I’ll hug you in-person soon, but till then [[[[[[[ ... HUGS ... ]]]]]]]



-Scott
Fri, April 11, 2008 - 10:09 AM
so what time does the barbecue start at your place? :)
Sun, April 13, 2008 - 7:58 PM
removed from the canoe
I don't know that I ever shared with you how much you influenced my life. There are soooooo many inside jokes/sayings running through my head that bring me back to some time we shared. While these times bring a smile to my face as they all had some element of humor to them, I am also reminded that the reason there are so many is the connection I feel with you. There are so many life lessons that I hold dear as a part of who I am today. Many of these lessons came from you, indirectly and directly.
I am partly saddened at thinking that I was not there for you. Just know that our friendship is not one of convenience. I would use my only call from jail just to see how you are doing!
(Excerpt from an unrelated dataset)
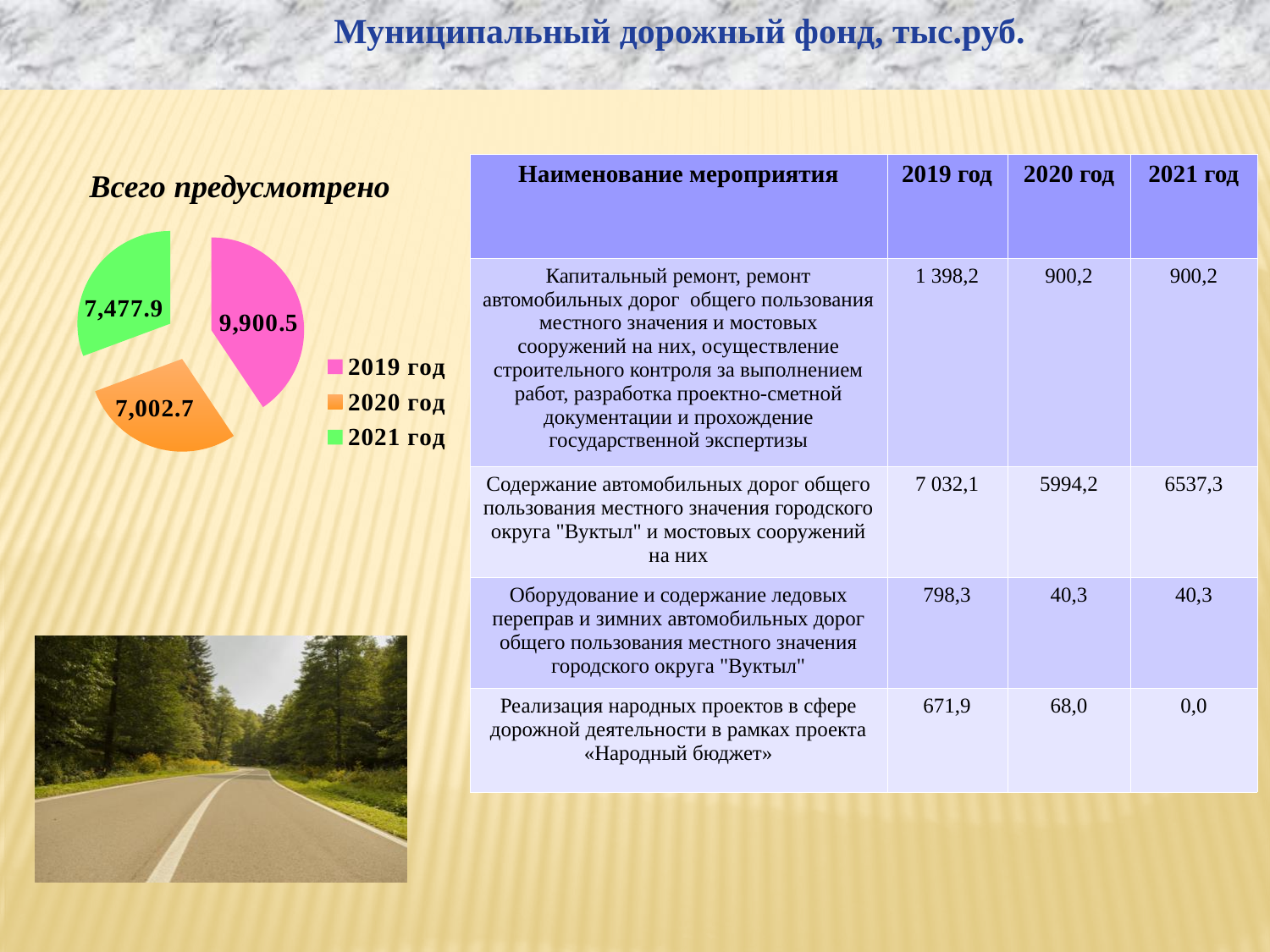
How many entries does the legend of the pie chart list? 3 In the pie chart, what is the difference between the values for 2019 год and 2020 год? 2,897.8 In the pie chart, which is larger: the value for 2021 год or the value for 2020 год? 2021 год Which year has the smallest slice in the pie chart? 2020 год How many slices does the pie chart have? 3 In the pie chart, what is the difference between the values for 2021 год and 2020 год? 475.2 In the pie chart, what is the value for 2019 год? 9,900.5 What kind of chart is shown under the heading "Всего предусмотрено"? Pie chart In the pie chart, what is the value for 2020 год? 7,002.7 In the pie chart, what is the value for 2021 год? 7,477.9 Which year has the largest slice in the pie chart? 2019 год What colour is the slice for 2021 год in the pie chart? Green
Congrats on the joys. A joy shared is a joy multiplied, a sorrow shared is a sorrow divided.
My thanks to Stephanie.
Fri, April 18, 2008 - 1:52 PM
Sorry for my delay
Hey Chad,
I am so sorry for being a bit late in congratulating you. April has been a very bad month for me and everything is collapsing as I speak. But reading your story has definitely shown me that things can pick up and I kind of hope it does for me. Meanwhile, you know how much I love you and how happy I am for that everything worked out. Please keep in touch and I hope to see you at Wildfire in June. All the best and once again congratulations. *hugz*
Much Love,
Jasmine
Sat, April 19, 2008 - 5:29 AM
Personal perciverance isn't always enough
Glad to see that things that were up in the air in a cloud of uncertainty have landed with a favorable outcome. Too often people who lead or create for others are left to their own devices when it comes to solving their own problems, so while I was unaware of your difficulties it is good to know that those who are close were there for you when you needed the support to traverse some trecherous terrain.
A*
A*
offline 21
Tue, April 29, 2008 - 7:03 AM
Congrats!!!!
Sat, May 31, 2008 - 6:17 AM
i often think of soccer players shooting at the net over and over before they finally score a goal. and then doing it all again. so, you know... kick a lot. i'll cheer for even the missed shots.
Thu, August 21, 2008 - 7:29 AM
hey, I'm :really: interested in biofeedback technology. Does this company have a website, and are they hiring any new tech?